**Your task**
Reproduce, character for character, the part of the records that opens with the line containing "From the camera lens, how" and runs through the end of the records, including both of those ends.

**Input for this task**
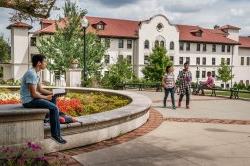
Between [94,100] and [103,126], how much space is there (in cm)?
507

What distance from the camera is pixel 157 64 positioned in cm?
5319

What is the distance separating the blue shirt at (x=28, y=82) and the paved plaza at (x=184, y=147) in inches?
51.2

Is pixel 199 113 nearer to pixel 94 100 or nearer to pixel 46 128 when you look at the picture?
pixel 94 100

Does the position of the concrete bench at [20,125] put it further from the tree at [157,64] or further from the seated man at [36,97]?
the tree at [157,64]

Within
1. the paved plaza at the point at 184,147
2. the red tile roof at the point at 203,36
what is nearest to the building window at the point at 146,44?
the red tile roof at the point at 203,36

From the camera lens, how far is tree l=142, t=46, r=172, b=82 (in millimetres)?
53000

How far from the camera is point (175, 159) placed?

**Worked answer**
From the camera lens, how far is tree l=142, t=46, r=172, b=82 (in millimetres)?
53000

How far from the camera is point (175, 159) placed?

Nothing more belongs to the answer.